Significance. A classical result (which we will not prove here) states that the set of points at which a function $f : \mathbb{R} \to \mathbb{R}$ is continuous is always a $G_\delta$ set. Conversely, there is no function on $\mathbb{R}$ whose set of continuity points is exactly $\mathbb{Q}$, because $\mathbb{Q}$ is not a $G_\delta$ set in $\mathbb{R}$ (the proof of this last fact uses the Baire Category Theorem).

Intuition: In a complete metric space, "topologically small" (meagre) sets really are small: they cannot exhaust the space, and their complements are dense. The Baire Category Theorem has extraordinary reach — it gives a non-constructive proof that the irrationals are uncountable (and nonmeagre), lies at the heart of functional analysis (Open Mapping, Closed Graph, and Uniform Boundedness theorems), and connects to the deep fact that "most" continuous functions are nowhere differentiable.

Game-theoretic interpretation (Choquet's game).

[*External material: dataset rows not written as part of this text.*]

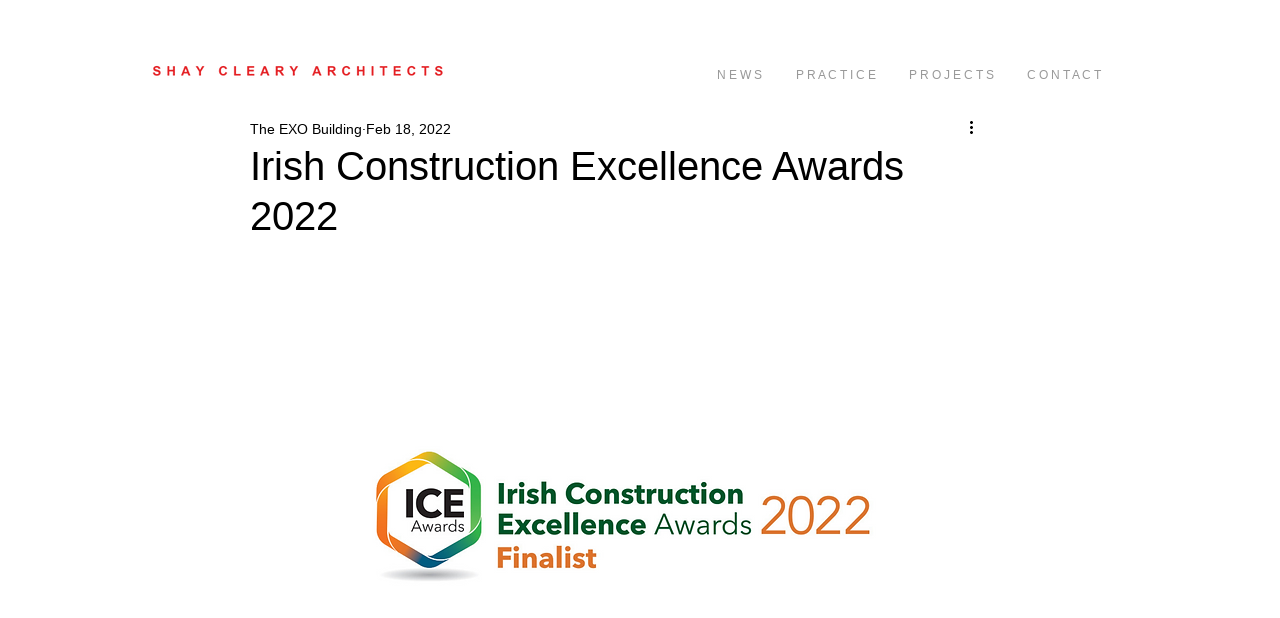

--- FILE ---
content_type: text/css; charset=utf-8
request_url: https://www.sca.ie/_serverless/pro-gallery-css-v4-server/layoutCss?ver=2&id=3bgfi-not-scoped&items=4618_6000_4004%7C3907_1534_2048%7C4679_6000_3375%7C3543_1536_2048%7C4690_5000_3337%7C3745_1536_2048%7C3633_1536_2048%7C4588_5613_3483&container=1247.328125_740_651_720&options=gallerySizeType:px%7CenableInfiniteScroll:true%7CtitlePlacement:SHOW_ON_HOVER%7CimageMargin:5%7CgalleryLayout:0%7CisVertical:true%7CgallerySizePx:300%7CcubeType:fill%7CgalleryThumbnailsAlignment:none
body_size: -149
content:
#pro-gallery-3bgfi-not-scoped [data-hook="item-container"][data-idx="0"].gallery-item-container{opacity: 1 !important;display: block !important;transition: opacity .2s ease !important;top: 0px !important;left: 0px !important;right: auto !important;height: 162px !important;width: 243px !important;} #pro-gallery-3bgfi-not-scoped [data-hook="item-container"][data-idx="0"] .gallery-item-common-info-outer{height: 100% !important;} #pro-gallery-3bgfi-not-scoped [data-hook="item-container"][data-idx="0"] .gallery-item-common-info{height: 100% !important;width: 100% !important;} #pro-gallery-3bgfi-not-scoped [data-hook="item-container"][data-idx="0"] .gallery-item-wrapper{width: 243px !important;height: 162px !important;margin: 0 !important;} #pro-gallery-3bgfi-not-scoped [data-hook="item-container"][data-idx="0"] .gallery-item-content{width: 243px !important;height: 162px !important;margin: 0px 0px !important;opacity: 1 !important;} #pro-gallery-3bgfi-not-scoped [data-hook="item-container"][data-idx="0"] .gallery-item-hover{width: 243px !important;height: 162px !important;opacity: 1 !important;} #pro-gallery-3bgfi-not-scoped [data-hook="item-container"][data-idx="0"] .item-hover-flex-container{width: 243px !important;height: 162px !important;margin: 0px 0px !important;opacity: 1 !important;} #pro-gallery-3bgfi-not-scoped [data-hook="item-container"][data-idx="0"] .gallery-item-wrapper img{width: 100% !important;height: 100% !important;opacity: 1 !important;} #pro-gallery-3bgfi-not-scoped [data-hook="item-container"][data-idx="1"].gallery-item-container{opacity: 1 !important;display: block !important;transition: opacity .2s ease !important;top: 0px !important;left: 248px !important;right: auto !important;height: 326px !important;width: 244px !important;} #pro-gallery-3bgfi-not-scoped [data-hook="item-container"][data-idx="1"] .gallery-item-common-info-outer{height: 100% !important;} #pro-gallery-3bgfi-not-scoped [data-hook="item-container"][data-idx="1"] .gallery-item-common-info{height: 100% !important;width: 100% !important;} #pro-gallery-3bgfi-not-scoped [data-hook="item-container"][data-idx="1"] .gallery-item-wrapper{width: 244px !important;height: 326px !important;margin: 0 !important;} #pro-gallery-3bgfi-not-scoped [data-hook="item-container"][data-idx="1"] .gallery-item-content{width: 244px !important;height: 326px !important;margin: 0px 0px !important;opacity: 1 !important;} #pro-gallery-3bgfi-not-scoped [data-hook="item-container"][data-idx="1"] .gallery-item-hover{width: 244px !important;height: 326px !important;opacity: 1 !important;} #pro-gallery-3bgfi-not-scoped [data-hook="item-container"][data-idx="1"] .item-hover-flex-container{width: 244px !important;height: 326px !important;margin: 0px 0px !important;opacity: 1 !important;} #pro-gallery-3bgfi-not-scoped [data-hook="item-container"][data-idx="1"] .gallery-item-wrapper img{width: 100% !important;height: 100% !important;opacity: 1 !important;} #pro-gallery-3bgfi-not-scoped [data-hook="item-container"][data-idx="2"].gallery-item-container{opacity: 1 !important;display: block !important;transition: opacity .2s ease !important;top: 0px !important;left: 497px !important;right: auto !important;height: 137px !important;width: 243px !important;} #pro-gallery-3bgfi-not-scoped [data-hook="item-container"][data-idx="2"] .gallery-item-common-info-outer{height: 100% !important;} #pro-gallery-3bgfi-not-scoped [data-hook="item-container"][data-idx="2"] .gallery-item-common-info{height: 100% !important;width: 100% !important;} #pro-gallery-3bgfi-not-scoped [data-hook="item-container"][data-idx="2"] .gallery-item-wrapper{width: 243px !important;height: 137px !important;margin: 0 !important;} #pro-gallery-3bgfi-not-scoped [data-hook="item-container"][data-idx="2"] .gallery-item-content{width: 243px !important;height: 137px !important;margin: 0px 0px !important;opacity: 1 !important;} #pro-gallery-3bgfi-not-scoped [data-hook="item-container"][data-idx="2"] .gallery-item-hover{width: 243px !important;height: 137px !important;opacity: 1 !important;} #pro-gallery-3bgfi-not-scoped [data-hook="item-container"][data-idx="2"] .item-hover-flex-container{width: 243px !important;height: 137px !important;margin: 0px 0px !important;opacity: 1 !important;} #pro-gallery-3bgfi-not-scoped [data-hook="item-container"][data-idx="2"] .gallery-item-wrapper img{width: 100% !important;height: 100% !important;opacity: 1 !important;} #pro-gallery-3bgfi-not-scoped [data-hook="item-container"][data-idx="3"]{display: none !important;} #pro-gallery-3bgfi-not-scoped [data-hook="item-container"][data-idx="4"]{display: none !important;} #pro-gallery-3bgfi-not-scoped [data-hook="item-container"][data-idx="5"]{display: none !important;} #pro-gallery-3bgfi-not-scoped [data-hook="item-container"][data-idx="6"]{display: none !important;} #pro-gallery-3bgfi-not-scoped [data-hook="item-container"][data-idx="7"]{display: none !important;} #pro-gallery-3bgfi-not-scoped .pro-gallery-prerender{height:658px !important;}#pro-gallery-3bgfi-not-scoped {height:658px !important; width:740px !important;}#pro-gallery-3bgfi-not-scoped .pro-gallery-margin-container {height:658px !important;}#pro-gallery-3bgfi-not-scoped .pro-gallery {height:658px !important; width:740px !important;}#pro-gallery-3bgfi-not-scoped .pro-gallery-parent-container {height:658px !important; width:745px !important;}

A beautiful reformulation of the Baire property is in terms of a two-player game due to Gustave Choquet (1969). Let $(X, \mathcal{T})$ be a topological space. Two players, Alice and Bob, play as follows. Alice moves first, choosing a nonempty open set $U_0 \subseteq X$. Then Bob chooses a nonempty open $V_0 \subseteq U_0$; then Alice chooses nonempty open $U_1 \subseteq V_0$; and so on. The nested chain $X \supseteq U_0 \supseteq V_0 \supseteq U_1 \supseteq V_1 \supseteq U_2 \supseteq \cdots$ is produced. Alice wins if $\bigcap_{j \ge 0} U_j = \emptyset$; Bob wins if $\bigcap_{j \ge 0} V_j \ne \emptyset$ (note $\bigcap U_j = \bigcap V_j$).

In a nonempty complete metric space, Bob has a winning strategy (he can always shrink his ball by half and keep closure inside the previous ball, producing a Cauchy sequence that must converge by completeness). Conversely, if the space contains a nonempty meagre open set, Alice has a winning strategy. This game-theoretic dichotomy recovers the Baire Category Theorem as a corollary. John Oxtoby proved the further equivalence: every comeagre set is dense if and only if Alice has no winning strategy.

Payoff: the irrationals are nonmeagre. Since $\mathbb{Q}$ is meagre in $\mathbb{R}$ and $\mathbb{R}$ itself is nonmeagre (Baire), we can deduce that $\mathbb{R} \setminus \mathbb{Q}$ must be nonmeagre: if it were meagre, $\mathbb{R} = \mathbb{Q} \cup (\mathbb{R} \setminus \mathbb{Q})$ would be a union of two meagre sets, hence meagre — contradicting Baire. This also shows that there is no way to write $\mathbb{R} \setminus \mathbb{Q}$ as a countable union of closed sets, i.e., the irrationals are not $F_\sigma$.